A report recently published by the China-Africa Business Council named the African countries that received the most investments made by the Asian giant on the continent last year.
These countries include middle-income nations, including South Africa and Egypt, and others rich in raw materials, such as Nigeria, Republic of Congo or Zambia.
There were also substantial investments in Ethiopia, Kenya and Tanzania, which are part of the ‘Belt and Road Initiative’, the transcontinental infrastructure megaplan launched by China, highlighted the same source.

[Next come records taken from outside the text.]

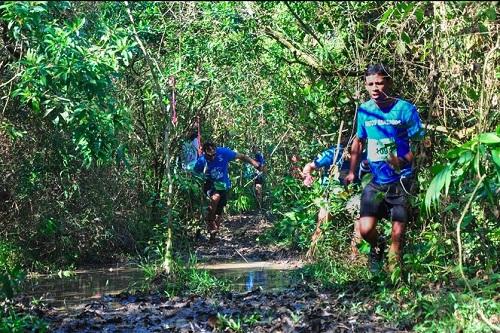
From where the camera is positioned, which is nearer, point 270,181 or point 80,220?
point 80,220

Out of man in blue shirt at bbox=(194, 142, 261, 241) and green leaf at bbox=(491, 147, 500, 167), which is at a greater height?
man in blue shirt at bbox=(194, 142, 261, 241)

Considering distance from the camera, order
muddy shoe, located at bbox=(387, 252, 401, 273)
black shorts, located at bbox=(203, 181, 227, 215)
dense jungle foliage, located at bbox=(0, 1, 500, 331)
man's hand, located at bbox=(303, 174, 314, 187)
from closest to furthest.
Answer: dense jungle foliage, located at bbox=(0, 1, 500, 331)
muddy shoe, located at bbox=(387, 252, 401, 273)
man's hand, located at bbox=(303, 174, 314, 187)
black shorts, located at bbox=(203, 181, 227, 215)

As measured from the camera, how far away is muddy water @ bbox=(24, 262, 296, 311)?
28.7ft

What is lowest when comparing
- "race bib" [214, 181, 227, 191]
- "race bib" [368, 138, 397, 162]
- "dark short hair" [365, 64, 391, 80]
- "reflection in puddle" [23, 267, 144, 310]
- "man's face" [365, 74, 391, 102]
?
"reflection in puddle" [23, 267, 144, 310]

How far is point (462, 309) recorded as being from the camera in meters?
5.86

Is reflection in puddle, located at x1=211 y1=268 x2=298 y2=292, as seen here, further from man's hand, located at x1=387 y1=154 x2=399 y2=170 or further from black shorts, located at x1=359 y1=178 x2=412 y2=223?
man's hand, located at x1=387 y1=154 x2=399 y2=170

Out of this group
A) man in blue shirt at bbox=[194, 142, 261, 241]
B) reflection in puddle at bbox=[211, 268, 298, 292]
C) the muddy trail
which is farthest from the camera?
man in blue shirt at bbox=[194, 142, 261, 241]

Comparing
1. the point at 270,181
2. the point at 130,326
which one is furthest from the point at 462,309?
the point at 270,181

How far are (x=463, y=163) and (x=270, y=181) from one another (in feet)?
43.5

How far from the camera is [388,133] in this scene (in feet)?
23.9

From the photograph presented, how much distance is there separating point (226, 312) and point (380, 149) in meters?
1.97

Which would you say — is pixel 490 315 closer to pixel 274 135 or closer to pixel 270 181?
pixel 274 135

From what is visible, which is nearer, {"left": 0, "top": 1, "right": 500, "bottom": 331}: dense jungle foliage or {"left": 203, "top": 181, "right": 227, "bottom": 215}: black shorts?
{"left": 0, "top": 1, "right": 500, "bottom": 331}: dense jungle foliage

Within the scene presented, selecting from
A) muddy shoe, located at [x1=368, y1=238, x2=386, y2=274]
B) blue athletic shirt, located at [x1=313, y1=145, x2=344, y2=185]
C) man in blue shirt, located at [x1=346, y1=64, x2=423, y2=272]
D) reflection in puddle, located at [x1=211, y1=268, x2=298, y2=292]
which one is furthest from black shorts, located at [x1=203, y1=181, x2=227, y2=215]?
man in blue shirt, located at [x1=346, y1=64, x2=423, y2=272]
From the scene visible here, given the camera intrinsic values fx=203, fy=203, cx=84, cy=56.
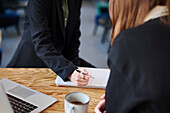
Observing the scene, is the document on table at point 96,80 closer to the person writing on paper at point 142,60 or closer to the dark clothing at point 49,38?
the dark clothing at point 49,38

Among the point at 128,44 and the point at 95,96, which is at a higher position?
the point at 128,44

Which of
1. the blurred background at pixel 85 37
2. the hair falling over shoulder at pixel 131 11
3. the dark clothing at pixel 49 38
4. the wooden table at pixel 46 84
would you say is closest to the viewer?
the hair falling over shoulder at pixel 131 11

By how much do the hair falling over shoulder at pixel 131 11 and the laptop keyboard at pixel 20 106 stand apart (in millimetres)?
473

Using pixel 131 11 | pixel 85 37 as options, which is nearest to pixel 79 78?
pixel 131 11

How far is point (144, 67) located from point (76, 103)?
38cm

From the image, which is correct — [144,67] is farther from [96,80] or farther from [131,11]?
[96,80]

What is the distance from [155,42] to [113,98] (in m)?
0.25

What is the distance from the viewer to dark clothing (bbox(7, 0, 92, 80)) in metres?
1.23

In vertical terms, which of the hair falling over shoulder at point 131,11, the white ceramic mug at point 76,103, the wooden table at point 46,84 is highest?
the hair falling over shoulder at point 131,11

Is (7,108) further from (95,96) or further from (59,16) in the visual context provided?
(59,16)

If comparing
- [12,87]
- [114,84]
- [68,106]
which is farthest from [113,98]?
[12,87]

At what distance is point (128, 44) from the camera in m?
0.59

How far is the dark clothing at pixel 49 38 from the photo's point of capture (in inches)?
48.4

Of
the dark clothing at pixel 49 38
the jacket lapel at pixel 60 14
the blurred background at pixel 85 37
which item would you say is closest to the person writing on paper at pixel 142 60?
the dark clothing at pixel 49 38
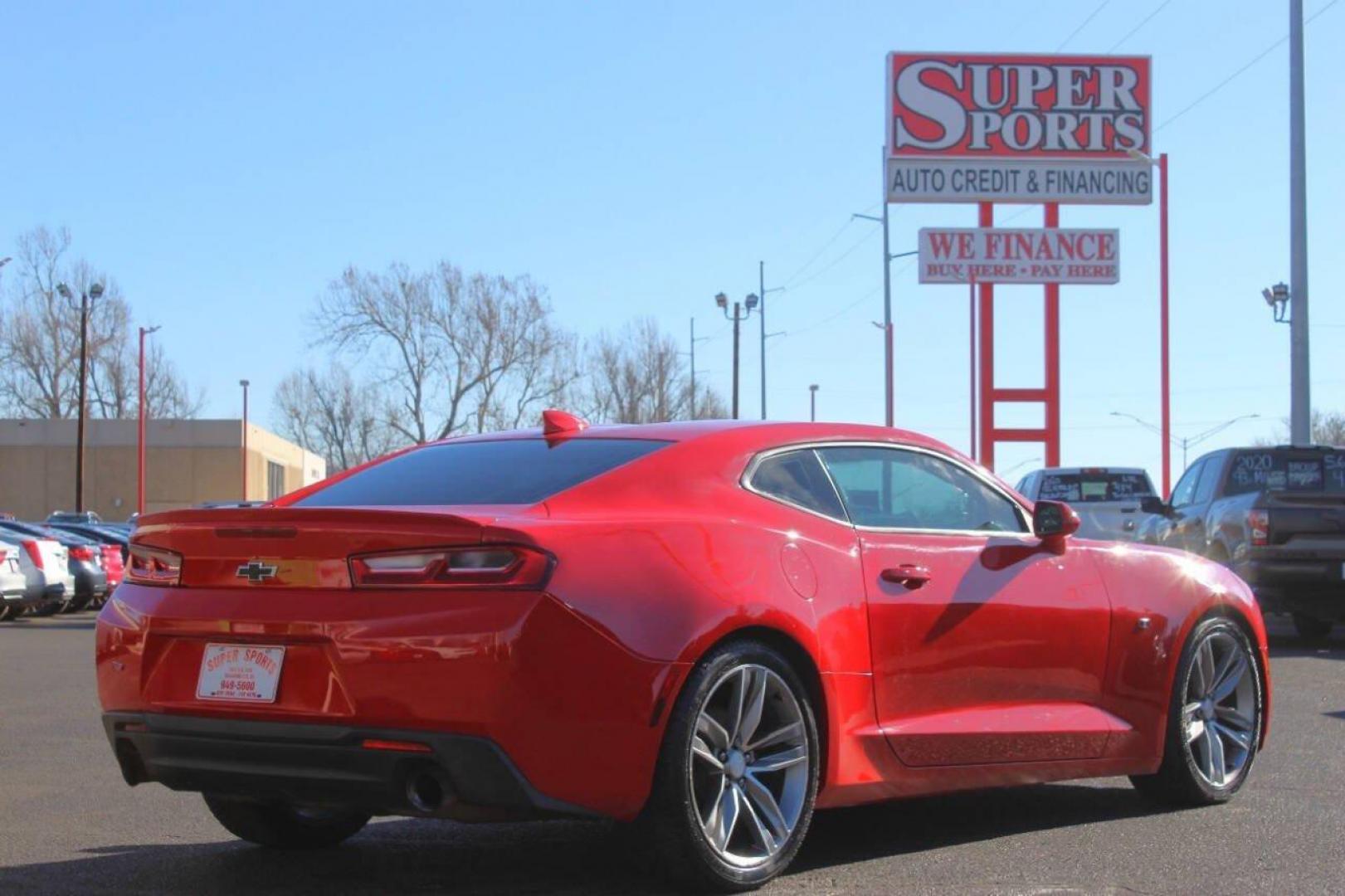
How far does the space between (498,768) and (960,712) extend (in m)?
2.02

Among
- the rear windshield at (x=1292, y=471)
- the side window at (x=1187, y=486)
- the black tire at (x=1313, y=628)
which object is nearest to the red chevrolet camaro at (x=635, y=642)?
the rear windshield at (x=1292, y=471)

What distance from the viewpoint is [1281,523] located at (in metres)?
15.2

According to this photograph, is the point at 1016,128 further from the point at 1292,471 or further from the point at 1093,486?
the point at 1292,471

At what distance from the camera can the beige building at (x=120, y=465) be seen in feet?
268

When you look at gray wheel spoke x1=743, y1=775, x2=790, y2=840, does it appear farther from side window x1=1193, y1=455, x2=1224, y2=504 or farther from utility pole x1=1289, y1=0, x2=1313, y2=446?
utility pole x1=1289, y1=0, x2=1313, y2=446

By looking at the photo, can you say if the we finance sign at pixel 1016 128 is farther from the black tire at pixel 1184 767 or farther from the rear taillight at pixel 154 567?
the rear taillight at pixel 154 567

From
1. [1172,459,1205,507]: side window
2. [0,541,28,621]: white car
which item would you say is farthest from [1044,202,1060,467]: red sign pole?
[0,541,28,621]: white car

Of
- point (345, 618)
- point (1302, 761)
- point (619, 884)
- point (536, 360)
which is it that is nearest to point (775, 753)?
point (619, 884)

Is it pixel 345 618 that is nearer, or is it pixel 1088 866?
pixel 345 618

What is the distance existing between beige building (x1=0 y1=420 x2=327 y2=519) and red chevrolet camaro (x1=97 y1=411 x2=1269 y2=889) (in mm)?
77164

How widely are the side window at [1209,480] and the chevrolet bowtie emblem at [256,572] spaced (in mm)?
13253

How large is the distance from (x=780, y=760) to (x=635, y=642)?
0.80m

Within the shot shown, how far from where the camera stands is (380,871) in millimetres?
5742

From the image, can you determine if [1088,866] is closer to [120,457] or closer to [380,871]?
[380,871]
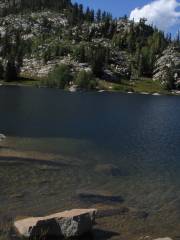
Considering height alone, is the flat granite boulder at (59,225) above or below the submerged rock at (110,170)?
above

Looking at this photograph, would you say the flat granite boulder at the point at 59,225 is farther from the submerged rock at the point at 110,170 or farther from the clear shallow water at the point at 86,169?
the submerged rock at the point at 110,170

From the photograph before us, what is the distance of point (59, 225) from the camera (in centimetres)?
2297

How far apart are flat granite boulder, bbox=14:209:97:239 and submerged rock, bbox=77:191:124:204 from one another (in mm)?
8713

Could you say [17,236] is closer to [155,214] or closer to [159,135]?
[155,214]

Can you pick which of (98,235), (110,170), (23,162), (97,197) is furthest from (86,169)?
(98,235)

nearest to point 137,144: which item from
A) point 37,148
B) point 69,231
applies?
point 37,148

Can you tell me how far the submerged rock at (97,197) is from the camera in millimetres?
32784

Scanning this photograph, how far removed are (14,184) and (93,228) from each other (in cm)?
1238

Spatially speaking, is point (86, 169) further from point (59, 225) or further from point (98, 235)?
point (59, 225)

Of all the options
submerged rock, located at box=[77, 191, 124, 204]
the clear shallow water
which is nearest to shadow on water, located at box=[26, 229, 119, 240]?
the clear shallow water

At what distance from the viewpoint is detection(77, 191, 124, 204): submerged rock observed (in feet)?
108

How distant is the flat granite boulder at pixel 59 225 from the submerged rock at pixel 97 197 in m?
8.71

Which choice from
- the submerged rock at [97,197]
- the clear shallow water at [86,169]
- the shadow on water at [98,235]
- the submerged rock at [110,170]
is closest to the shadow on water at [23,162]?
the clear shallow water at [86,169]

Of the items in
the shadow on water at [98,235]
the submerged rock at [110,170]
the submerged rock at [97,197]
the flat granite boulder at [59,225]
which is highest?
the flat granite boulder at [59,225]
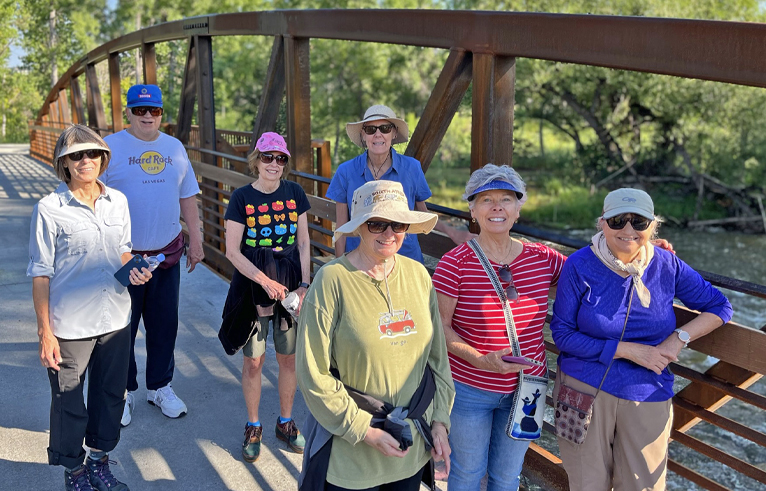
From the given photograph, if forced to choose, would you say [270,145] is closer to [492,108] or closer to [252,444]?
[492,108]

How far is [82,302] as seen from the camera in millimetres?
3037

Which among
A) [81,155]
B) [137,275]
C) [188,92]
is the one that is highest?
[188,92]

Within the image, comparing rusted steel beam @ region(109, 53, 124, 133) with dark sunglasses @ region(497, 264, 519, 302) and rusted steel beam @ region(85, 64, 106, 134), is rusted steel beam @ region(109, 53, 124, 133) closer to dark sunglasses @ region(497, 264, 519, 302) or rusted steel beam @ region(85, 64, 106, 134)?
rusted steel beam @ region(85, 64, 106, 134)

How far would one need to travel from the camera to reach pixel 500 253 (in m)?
2.68

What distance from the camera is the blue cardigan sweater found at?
2.52 meters

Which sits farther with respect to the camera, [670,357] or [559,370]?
[559,370]

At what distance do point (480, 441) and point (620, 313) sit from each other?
72cm

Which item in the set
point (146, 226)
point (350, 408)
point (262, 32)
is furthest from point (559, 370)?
point (262, 32)

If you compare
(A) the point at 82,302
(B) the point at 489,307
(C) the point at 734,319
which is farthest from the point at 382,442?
(C) the point at 734,319

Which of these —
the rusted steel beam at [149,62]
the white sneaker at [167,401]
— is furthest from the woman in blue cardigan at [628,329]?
the rusted steel beam at [149,62]

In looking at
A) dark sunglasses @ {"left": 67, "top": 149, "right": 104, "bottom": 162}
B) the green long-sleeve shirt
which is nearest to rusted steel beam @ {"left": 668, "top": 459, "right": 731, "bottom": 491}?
the green long-sleeve shirt

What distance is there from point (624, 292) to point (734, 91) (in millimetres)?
19600

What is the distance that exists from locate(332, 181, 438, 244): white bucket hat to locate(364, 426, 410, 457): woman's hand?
2.08 feet

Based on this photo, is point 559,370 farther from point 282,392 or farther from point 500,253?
point 282,392
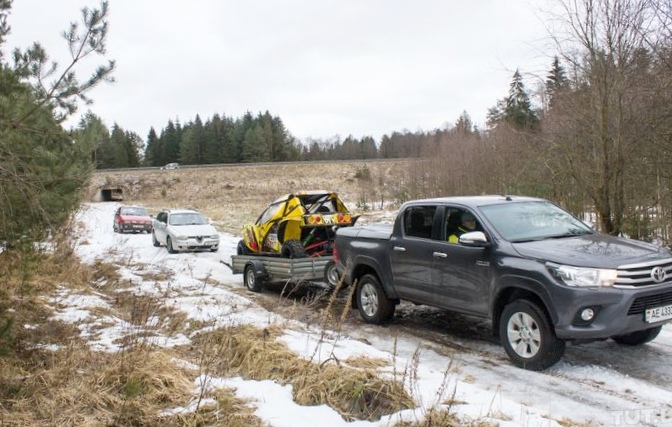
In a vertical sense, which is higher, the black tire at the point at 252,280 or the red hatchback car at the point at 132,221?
the red hatchback car at the point at 132,221

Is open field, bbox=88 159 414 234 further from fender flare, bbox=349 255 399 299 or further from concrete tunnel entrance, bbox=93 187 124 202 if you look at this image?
fender flare, bbox=349 255 399 299

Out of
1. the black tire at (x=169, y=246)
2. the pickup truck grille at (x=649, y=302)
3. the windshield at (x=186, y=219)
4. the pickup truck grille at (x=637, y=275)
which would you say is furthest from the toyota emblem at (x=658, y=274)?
the windshield at (x=186, y=219)

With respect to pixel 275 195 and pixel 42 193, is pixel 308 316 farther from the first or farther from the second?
pixel 275 195

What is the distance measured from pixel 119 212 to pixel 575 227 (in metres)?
27.9

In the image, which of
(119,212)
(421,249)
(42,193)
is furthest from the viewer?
(119,212)

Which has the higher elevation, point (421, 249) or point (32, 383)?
point (421, 249)

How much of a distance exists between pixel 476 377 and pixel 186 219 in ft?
56.8

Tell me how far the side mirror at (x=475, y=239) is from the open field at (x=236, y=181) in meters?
49.3

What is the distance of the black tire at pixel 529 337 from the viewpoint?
577cm

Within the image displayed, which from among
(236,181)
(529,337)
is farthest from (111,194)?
(529,337)

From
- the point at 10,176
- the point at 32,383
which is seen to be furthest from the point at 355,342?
the point at 10,176

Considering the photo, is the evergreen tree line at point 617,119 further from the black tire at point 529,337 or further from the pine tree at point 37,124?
the pine tree at point 37,124

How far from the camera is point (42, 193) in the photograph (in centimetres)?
535

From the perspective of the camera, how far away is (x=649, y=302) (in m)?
5.61
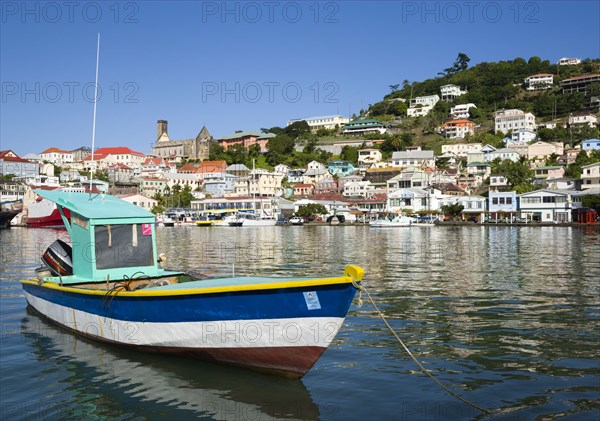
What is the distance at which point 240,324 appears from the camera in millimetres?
8688

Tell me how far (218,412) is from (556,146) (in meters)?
116

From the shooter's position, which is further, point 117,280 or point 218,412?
point 117,280

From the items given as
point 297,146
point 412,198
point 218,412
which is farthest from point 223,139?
point 218,412

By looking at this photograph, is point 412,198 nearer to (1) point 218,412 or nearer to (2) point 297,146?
(2) point 297,146

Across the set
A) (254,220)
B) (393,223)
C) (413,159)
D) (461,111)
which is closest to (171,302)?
(393,223)

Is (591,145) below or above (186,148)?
below

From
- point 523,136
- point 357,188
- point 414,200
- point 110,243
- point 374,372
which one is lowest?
point 374,372

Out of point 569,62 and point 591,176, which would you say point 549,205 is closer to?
point 591,176

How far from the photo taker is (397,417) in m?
7.51

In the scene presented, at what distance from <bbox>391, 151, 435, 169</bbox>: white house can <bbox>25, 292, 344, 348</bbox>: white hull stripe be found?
106 meters

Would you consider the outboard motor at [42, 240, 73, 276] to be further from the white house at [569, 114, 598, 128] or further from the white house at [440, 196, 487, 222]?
the white house at [569, 114, 598, 128]

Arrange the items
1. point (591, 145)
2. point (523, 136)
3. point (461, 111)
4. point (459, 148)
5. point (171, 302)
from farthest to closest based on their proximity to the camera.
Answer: point (461, 111) → point (459, 148) → point (523, 136) → point (591, 145) → point (171, 302)

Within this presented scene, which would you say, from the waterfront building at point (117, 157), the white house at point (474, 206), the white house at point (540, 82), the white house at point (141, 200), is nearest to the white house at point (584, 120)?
the white house at point (540, 82)

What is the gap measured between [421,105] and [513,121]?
39116mm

Overall, China’s direct investment in Africa increased 8% in 2020 from the previous year to the equivalent of nearly US$3 billion, despite the coronavirus pandemic.
The increase reverts the overall downward trend in foreign direct investment in the continent. A report produced by the United Nations indicated that global investment in Africa fell by 16% in 2020.
In the accumulated total, Chinese investment in the African continent reached over US$47 billion, according to the data.
“Despite the threat of the covid-19 pandemic, the economic slowdown, the closure of borders and the issue of African debt, Chinese companies have remained willing to invest” in the continent, highlighted the chairman of China-Africa Business Council, Wang Licheng.
Several Chinese state-owned companies are building infrastructure projects such as ports, highways, dams and airports, most under the ‘Belt and Road initiative’.
According to data from the Ministry of Commerce of China, however, Chinese private companies are responsible for around 70% of the country’s investments in Africa.
The report indicated that, in addition to traditional sectors such as infrastructure construction and mining, Chinese companies are exploring new areas, including medium and high-tech manufacturing, in healthcare and the digital economy.
Wu Peng, head of the African Affairs Department at China’s Ministry of Foreign Affairs, said recently that Chinese companies are transitioning from a “going to Africa” model to one of “planting roots in Africa”.
China is also Africa’s biggest trading partner since 2009, when it surpassed the United States.
China-Africa trade, which in 2019 surpassed US$200 billion, dropped to around US$177 billion last year, reflecting the impact of the pandemic.